Sessizdim herkesin aksine, bunu seviyor muydum bilemiyordum çoğu zaman sevmezdim ama şu yönü oldukça iyiydi aklımdaki sesleri duymaktan zihnim yorulmuşken konuşmadığım için bedenim dinlenmiş sayılabilirdi.
“ Yok hyung sadece bir proje için çalışıyoruz kafam orada.”
“ Kookiemiz çok çalışkan ve çok yorgun hyungie .” Jimin hyung saçlarımı karıştırırken Yoongi hyungta inadına onun saçlarını karıştırıyordu.
Jimin hyungun saçlarının güzelliğine çok önem verdiğini hepimiz bilirdik o yüzden Yoongi hyunga sinirli bir şekilde bakarak onu birden ısırmak için hamle yapmıştı Yoongi hyung ise sandalyeden kalkıp kantinden koşarak çıkmaya çalışıyordu tabi peşinde Jimin hyungla beraber.
“ Aman Tanrım attack on civcive şahit olduk az önce.” Hobi hyung kıkırdayarak arkalarından söyleniyordu.
“ Hey bugün sana gelelim mi Kook oyun gecelerinden yaparız hem senin de kafan dağılır nasıl olur ?”
Jin hyung çok düşünceli birisiydi oyun gecelerini çok sevdiğimi bilirdi ne zaman üzgün veya mutsuz olduğumu hissetse oyun gecelerini planlar ve beni yalnız bırakmazdı hatta herkesten önce gelir bana yemek hazırlarken yardım ederdi.

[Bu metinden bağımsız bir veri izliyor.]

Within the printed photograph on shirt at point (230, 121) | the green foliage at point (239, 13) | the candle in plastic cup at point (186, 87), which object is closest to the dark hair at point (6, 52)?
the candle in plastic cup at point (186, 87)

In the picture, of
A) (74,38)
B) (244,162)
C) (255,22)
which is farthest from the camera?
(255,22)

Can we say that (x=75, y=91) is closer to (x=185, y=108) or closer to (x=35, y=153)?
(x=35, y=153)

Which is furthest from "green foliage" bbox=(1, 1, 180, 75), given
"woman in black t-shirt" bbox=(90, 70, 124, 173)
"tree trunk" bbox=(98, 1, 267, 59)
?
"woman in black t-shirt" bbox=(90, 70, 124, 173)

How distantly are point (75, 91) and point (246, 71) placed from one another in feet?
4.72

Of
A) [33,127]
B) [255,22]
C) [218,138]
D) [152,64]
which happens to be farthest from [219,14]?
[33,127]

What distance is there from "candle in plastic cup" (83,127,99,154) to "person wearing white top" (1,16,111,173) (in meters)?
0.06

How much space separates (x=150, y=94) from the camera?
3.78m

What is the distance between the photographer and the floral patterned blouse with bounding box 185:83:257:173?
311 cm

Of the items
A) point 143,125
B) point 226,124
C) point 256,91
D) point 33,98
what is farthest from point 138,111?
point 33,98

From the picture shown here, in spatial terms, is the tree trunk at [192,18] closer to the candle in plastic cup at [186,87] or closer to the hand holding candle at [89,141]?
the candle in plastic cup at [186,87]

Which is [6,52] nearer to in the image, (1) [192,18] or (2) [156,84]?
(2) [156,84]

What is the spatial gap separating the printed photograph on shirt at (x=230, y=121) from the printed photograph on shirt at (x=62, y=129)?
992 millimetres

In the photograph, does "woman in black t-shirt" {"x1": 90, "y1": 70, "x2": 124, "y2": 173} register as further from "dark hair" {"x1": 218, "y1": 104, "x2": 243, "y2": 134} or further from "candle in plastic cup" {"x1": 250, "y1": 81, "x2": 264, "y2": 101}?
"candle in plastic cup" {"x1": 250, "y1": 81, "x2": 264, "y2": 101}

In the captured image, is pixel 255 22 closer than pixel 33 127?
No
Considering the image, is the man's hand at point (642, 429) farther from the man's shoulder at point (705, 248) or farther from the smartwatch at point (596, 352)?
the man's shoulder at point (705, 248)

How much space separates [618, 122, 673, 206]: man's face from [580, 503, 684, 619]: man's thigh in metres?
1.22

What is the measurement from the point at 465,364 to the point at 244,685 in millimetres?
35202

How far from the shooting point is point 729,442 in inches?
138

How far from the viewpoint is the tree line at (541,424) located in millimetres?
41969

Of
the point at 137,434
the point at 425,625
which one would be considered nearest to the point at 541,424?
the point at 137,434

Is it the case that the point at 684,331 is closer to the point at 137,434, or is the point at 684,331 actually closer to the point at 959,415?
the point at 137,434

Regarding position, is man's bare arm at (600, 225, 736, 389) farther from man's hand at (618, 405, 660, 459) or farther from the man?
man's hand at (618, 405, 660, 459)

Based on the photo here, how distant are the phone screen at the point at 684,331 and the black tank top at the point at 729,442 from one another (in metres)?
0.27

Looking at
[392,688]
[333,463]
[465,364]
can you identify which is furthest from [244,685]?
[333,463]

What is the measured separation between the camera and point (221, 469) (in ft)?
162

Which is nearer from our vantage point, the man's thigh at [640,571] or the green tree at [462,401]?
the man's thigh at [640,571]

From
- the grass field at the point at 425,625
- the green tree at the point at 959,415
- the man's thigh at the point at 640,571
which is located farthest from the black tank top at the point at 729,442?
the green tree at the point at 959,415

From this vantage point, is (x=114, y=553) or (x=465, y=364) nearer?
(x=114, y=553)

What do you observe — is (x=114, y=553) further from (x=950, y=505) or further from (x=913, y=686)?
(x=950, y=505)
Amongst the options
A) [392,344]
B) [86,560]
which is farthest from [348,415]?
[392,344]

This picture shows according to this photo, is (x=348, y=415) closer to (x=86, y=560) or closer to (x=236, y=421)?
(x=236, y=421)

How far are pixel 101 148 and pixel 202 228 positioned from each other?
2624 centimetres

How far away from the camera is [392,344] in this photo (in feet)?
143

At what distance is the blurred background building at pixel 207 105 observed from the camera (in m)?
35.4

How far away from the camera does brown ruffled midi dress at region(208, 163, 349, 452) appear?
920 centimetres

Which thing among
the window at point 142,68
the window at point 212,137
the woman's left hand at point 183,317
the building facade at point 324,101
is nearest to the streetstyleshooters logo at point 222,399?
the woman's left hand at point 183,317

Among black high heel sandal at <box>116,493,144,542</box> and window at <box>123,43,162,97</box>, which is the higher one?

Bu teklifi reddedemezdim onları iyice şüphelendirmek istemiyordum ama onlara aslında hepinizin kucağına alıp sevdiği kedim bir insanmış da diyemezdim çok köşeye sıkışmıştım.“ Olur hyung öğleden sonra dersim yok eve geçerim direkt, sizde okuldan sonra gelirsiniz.”
“ Tamamdır, çok bir şey hazırlama gelirken biz atıştırmalık getiririz.”
“ Tamam hyungiee, ben son dersime kaçar görüşürüz.” Onlarla vedalaştıktan sonra kantinden çıkmış amfiye doğru giderken bu seferde Yoongi hyungun Jimin hyungu kovaladığını görmüştüm cidden çok tatlı duruyorlardı Tom ve Jerry’nin hayat bulmuş hali gibiydiler.
Ders bittikten sonra doğruca eve gitmiştim, kapının önünde durmuş eve girmek için derin nefes alıp veriyordum sonuçta evimde tanıdığım bir yabancı vardı.
Son nefesle birlikte bir nebze olsun toparlayabildiğim cesaretle ki ben bu evde ruh olduğunu düşünürken bile bir gece geçirebilmiştim bir kedi beni korkutamazdı yani korkutmamalıydı en azından ben öyle umut ediyordum.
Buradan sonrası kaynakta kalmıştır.